Foster child adoption: For adoption or placement of a child in custody of the State of Utah, the adopting parents and any adult residing in the home, must: (1) be fingerprinted by the FBI and pass a national criminal history records check, (2) pass a Department of Human Services child abuse and neglect check, and (3) submit to an evaluation by a licensed health professional. (Note: these requirements are waived for a noncustodial parent or a relative.) Before issuing an adoption decree, the court will determine if the adoption is in the best interests of the child.
Immigrant adoption (alien child adoption): This type of adoption is a situation where a family desires to adopt a child aged 16 or younger who is not a naturalized citizen. The adopting parents must be permanent residents of the United States and must provide evidence from the Immigration and Naturalization Service establishing that the child is legally in this country.
Foreign adoption: For an adoption that occurred in another country, a document from the foreign country may treated as if it were an adoption decree rendered by the Utah courts.
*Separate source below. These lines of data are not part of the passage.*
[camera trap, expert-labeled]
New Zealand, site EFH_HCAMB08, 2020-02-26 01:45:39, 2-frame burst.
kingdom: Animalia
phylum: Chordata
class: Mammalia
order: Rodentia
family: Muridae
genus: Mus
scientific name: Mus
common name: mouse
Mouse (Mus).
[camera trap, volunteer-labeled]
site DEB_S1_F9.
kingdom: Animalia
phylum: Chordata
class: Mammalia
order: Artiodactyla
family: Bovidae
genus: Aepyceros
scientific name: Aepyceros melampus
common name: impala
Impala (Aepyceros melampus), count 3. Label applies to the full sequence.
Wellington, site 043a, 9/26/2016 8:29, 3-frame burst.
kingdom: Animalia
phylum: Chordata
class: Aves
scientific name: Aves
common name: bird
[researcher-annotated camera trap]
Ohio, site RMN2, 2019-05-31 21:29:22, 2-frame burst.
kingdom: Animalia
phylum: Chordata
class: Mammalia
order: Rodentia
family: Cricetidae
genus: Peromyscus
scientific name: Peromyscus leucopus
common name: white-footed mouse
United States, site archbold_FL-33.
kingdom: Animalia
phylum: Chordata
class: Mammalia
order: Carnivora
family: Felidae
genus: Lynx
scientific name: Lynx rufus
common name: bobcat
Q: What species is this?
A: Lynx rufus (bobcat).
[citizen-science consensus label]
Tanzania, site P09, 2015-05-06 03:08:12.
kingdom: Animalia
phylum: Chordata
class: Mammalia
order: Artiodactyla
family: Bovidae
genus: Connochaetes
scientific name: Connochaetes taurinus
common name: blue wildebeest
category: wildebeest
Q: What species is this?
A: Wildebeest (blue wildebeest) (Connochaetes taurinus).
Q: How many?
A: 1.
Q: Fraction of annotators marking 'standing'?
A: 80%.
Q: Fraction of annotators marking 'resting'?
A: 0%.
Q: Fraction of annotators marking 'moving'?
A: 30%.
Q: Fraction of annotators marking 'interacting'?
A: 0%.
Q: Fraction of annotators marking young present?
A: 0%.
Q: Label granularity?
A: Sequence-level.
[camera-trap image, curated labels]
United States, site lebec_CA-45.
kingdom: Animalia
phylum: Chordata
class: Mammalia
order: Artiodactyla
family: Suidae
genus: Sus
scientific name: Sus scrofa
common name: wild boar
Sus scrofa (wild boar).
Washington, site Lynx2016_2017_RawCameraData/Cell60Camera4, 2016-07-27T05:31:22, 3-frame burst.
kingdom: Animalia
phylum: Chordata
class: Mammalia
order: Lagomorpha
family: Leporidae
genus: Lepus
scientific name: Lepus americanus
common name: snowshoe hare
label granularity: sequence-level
The adoptive parents will register with the state and request for a new birth certificate. It is important that you verify that the Country where you adopted the child is currently allowing U.S. citizens to adopt, or you may find that the adoption is void, when you return.
Adult adoption: This adoption is for any adult, over the age of 18, who wishes to be adopted by another person. (Note: This type of adoption is also designed to allow the adoption of a vulnerable adult (i.e. an adult with mental or physical deficiencies).